■ Texto para leitura

────

Um filme de caubói. Mas ele é um homem negro, vestindo um moletom laranja e boné. Cria seus cavalos para trabalhar em filmes. Certo dia, do nada, uma ventania forte arremessa objetos do céu, uma tragédia familiar ocorre. O caubói negro vende seus cavalos para o caubói de ascendência asiática, que também já fora um astro mirim famoso – até que se deparou com um evento traumático envolvendo um chimpanzé em surto. 

De volta ao rancho, o caubói, que veste roupas de tons alaranjados e parece constantemente mal-humorado, se depara com uma nave espacial. A irmã dele acha que uma boa forma de descolar um dinheiro (além de fama) é tentando registrar a aparição do Ovni e, para isso, compram equipamentos em uma loja de eletrônicos. Acabam conhecendo o nerd da TI, caixa do local que fará a instalação das câmeras no rancho. As apostas aumentam, os riscos também e quem se une a eles é um fotógrafo e documentarista renomado. O caubói ex-astro mirim resolve tentar um diálogo com os seres extraterrestres e as coisas não saem como o esperado. No rancho, é chegado o momento.

────

■ Tarefa 1
Segundo o texto sobre o filme de caubói, o que o caubói negro cria e com que finalidade?
■ Tarefa 2
Por favor, diga se cada afirmação abaixo concorda com o texto sobre o filme de caubói, respondendo sim ou não e citando as palavras do texto que decidem a resposta.
(a) O caubói negro compra os cavalos do caubói de ascendência asiática.
(b) A irmã do caubói quer registrar a aparição do Ovni.
(c) Um fotógrafo e documentarista renomado se une ao grupo.

────

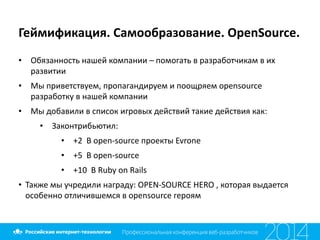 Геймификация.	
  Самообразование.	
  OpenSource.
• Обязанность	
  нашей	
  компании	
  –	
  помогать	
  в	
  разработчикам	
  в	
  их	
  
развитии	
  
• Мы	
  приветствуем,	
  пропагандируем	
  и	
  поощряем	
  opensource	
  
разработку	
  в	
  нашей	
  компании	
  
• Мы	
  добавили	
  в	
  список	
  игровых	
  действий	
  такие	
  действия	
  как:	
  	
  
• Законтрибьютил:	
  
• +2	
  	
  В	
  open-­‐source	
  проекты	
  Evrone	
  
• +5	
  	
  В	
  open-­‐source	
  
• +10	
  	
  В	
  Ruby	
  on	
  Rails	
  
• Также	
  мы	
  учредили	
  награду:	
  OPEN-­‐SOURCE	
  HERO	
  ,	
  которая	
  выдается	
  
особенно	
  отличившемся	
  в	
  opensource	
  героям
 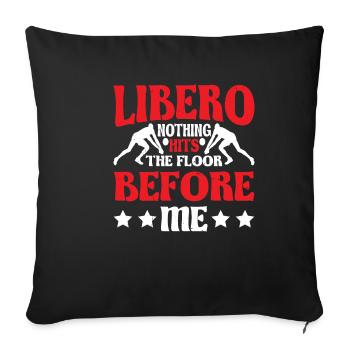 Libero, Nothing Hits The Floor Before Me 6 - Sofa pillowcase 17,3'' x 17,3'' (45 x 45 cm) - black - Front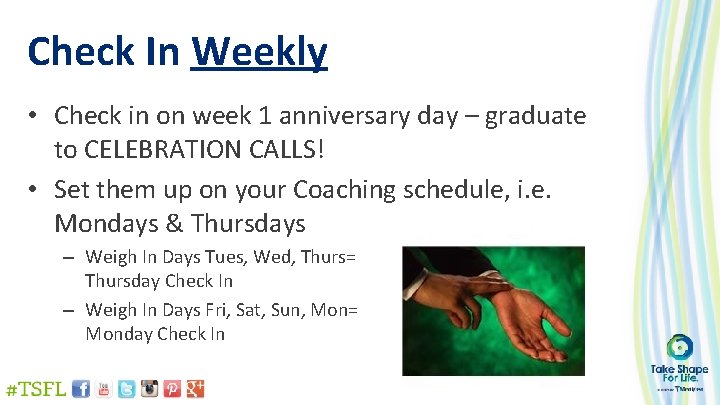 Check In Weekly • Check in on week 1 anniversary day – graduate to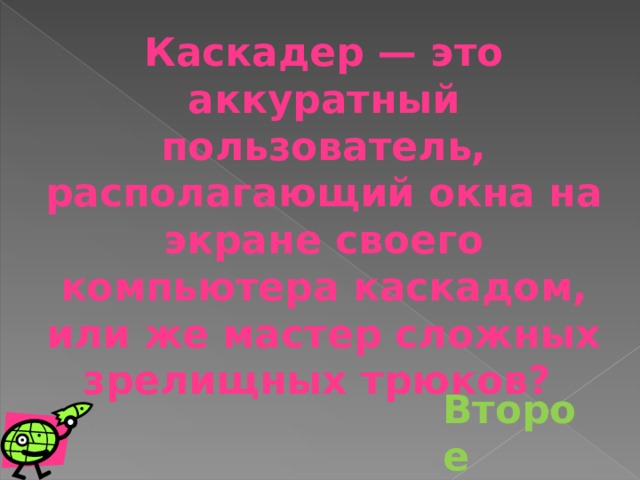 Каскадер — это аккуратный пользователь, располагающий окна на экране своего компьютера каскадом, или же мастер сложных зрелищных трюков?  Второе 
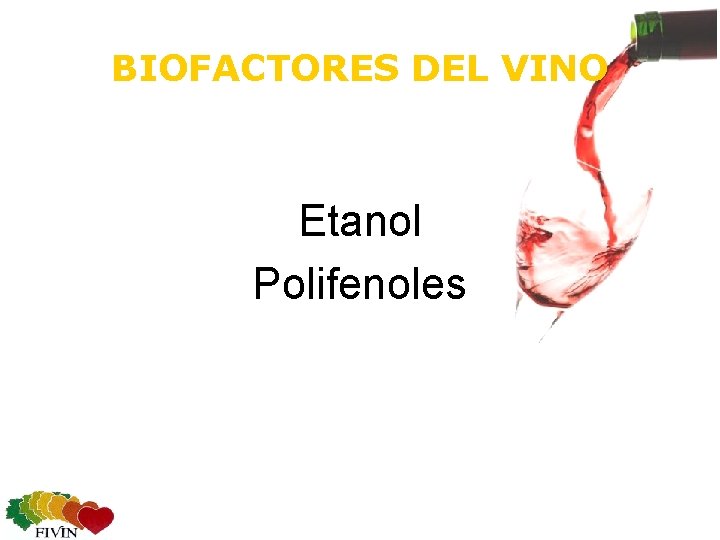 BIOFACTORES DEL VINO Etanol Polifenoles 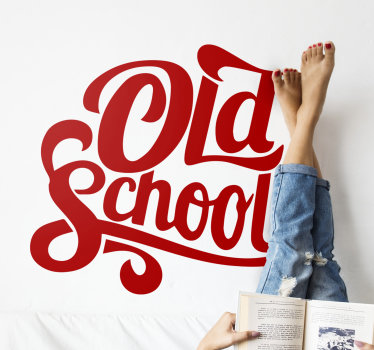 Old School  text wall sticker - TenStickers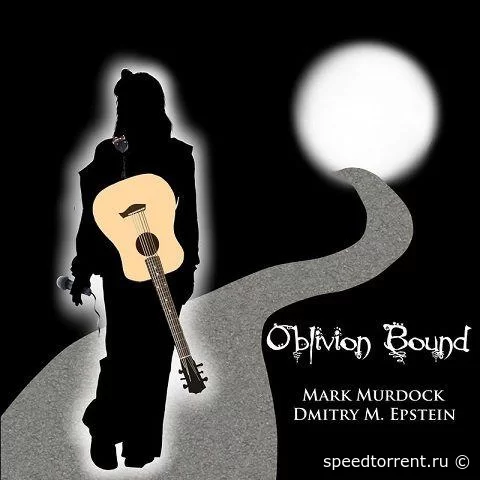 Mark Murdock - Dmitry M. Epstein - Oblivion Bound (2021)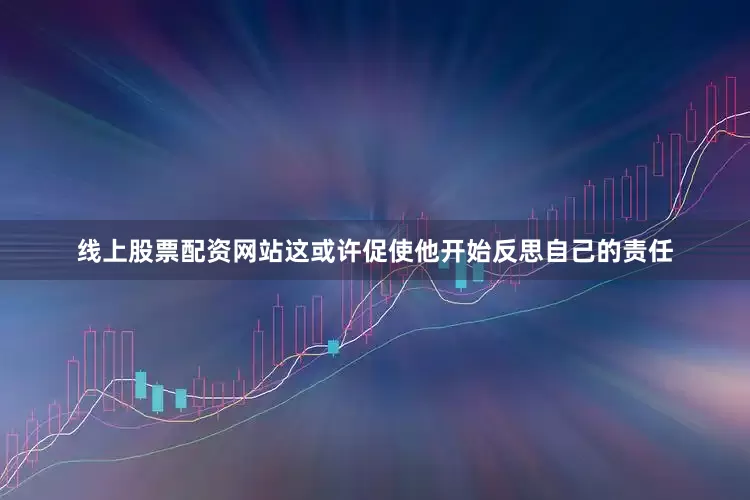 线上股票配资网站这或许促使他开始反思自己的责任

────

■ Resposta 1
Ele cria cavalos para trabalhar em filmes.

■ Resposta 2
(a) Não: "O caubói negro vende seus cavalos para o caubói de ascendência asiática".
(b) Sim: "A irmã dele acha que uma boa forma de descolar um dinheiro (além de fama) é tentando registrar a aparição do Ovni".
(c) Sim: "quem se une a eles é um fotógrafo e documentarista renomado".